What is required>
Reproduce the full passage about MIT's HiP framework for robot planning word for word.

Reading passage>
•••

Robots are stepping up their game with a little help from smarter AI models courtesy of MIT's Improbable AI Lab. The team, part of the Computer Science and Artificial Intelligence Laboratory (CSAIL), has introduced a new framework that's making it easier, and more transparent, for robots to plan and execute complex tasks, whether in your kitchen or on the manufacturing floor. The framework, known as Compositional Foundation Models for Hierarchical Planning (HiP), leverages a trio of AI models trained separately on language, vision, and action data – a departure from previous attempts that relied heavily on paired data. This approach is not only more economical but is also shaping up to streamline and smoothen future robotics applications, per MIT news release.
Executing what humans might see as rudimentary chores like fetching groceries or washing dishes is, for robots, a longer and more convoluted process. They need to be explicitly instructed to, for example, pick up the first dirty dish or to scrub that plate with a sponge. To assist them, HiP provides a detailed plan of attack, developed with the expertise of each of the foundation models. According to MIT News, these models have been trained on vast swaths of data, much like OpenAI's GPT-4 was used to train the likes of ChatGPT and Bing Chat.

•••

Provided data>
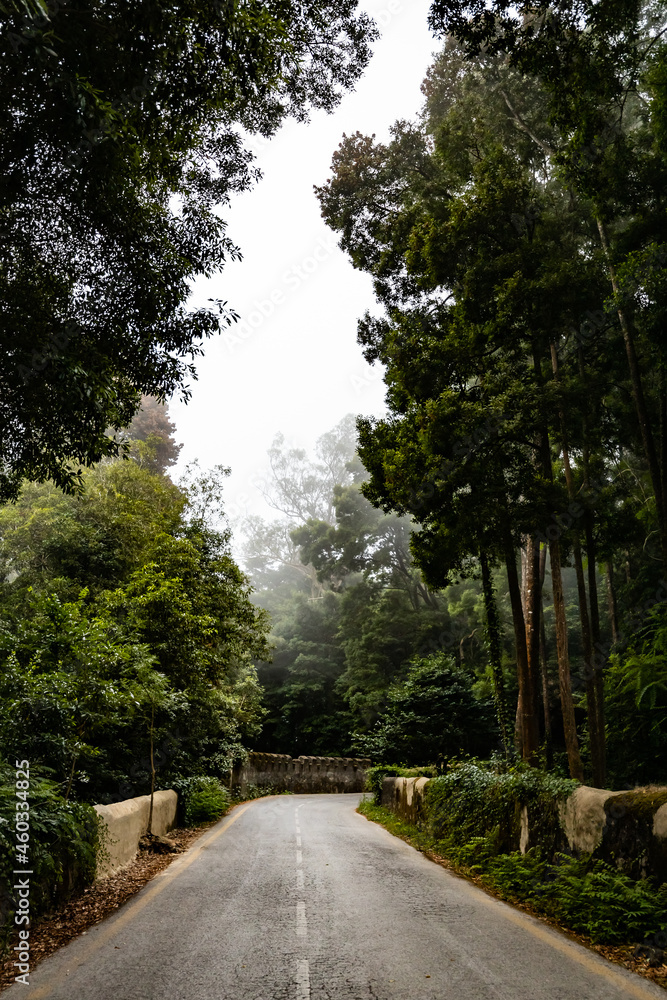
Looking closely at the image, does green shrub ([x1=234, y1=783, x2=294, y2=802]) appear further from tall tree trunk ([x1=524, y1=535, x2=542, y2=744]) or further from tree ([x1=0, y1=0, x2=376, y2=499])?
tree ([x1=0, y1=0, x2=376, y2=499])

•••

Response area>
Robots are stepping up their game with a little help from smarter AI models courtesy of MIT's Improbable AI Lab. The team, part of the Computer Science and Artificial Intelligence Laboratory (CSAIL), has introduced a new framework that's making it easier, and more transparent, for robots to plan and execute complex tasks, whether in your kitchen or on the manufacturing floor. The framework, known as Compositional Foundation Models for Hierarchical Planning (HiP), leverages a trio of AI models trained separately on language, vision, and action data – a departure from previous attempts that relied heavily on paired data. This approach is not only more economical but is also shaping up to streamline and smoothen future robotics applications, per MIT news release.
Executing what humans might see as rudimentary chores like fetching groceries or washing dishes is, for robots, a longer and more convoluted process. They need to be explicitly instructed to, for example, pick up the first dirty dish or to scrub that plate with a sponge. To assist them, HiP provides a detailed plan of attack, developed with the expertise of each of the foundation models. According to MIT News, these models have been trained on vast swaths of data, much like OpenAI's GPT-4 was used to train the likes of ChatGPT and Bing Chat.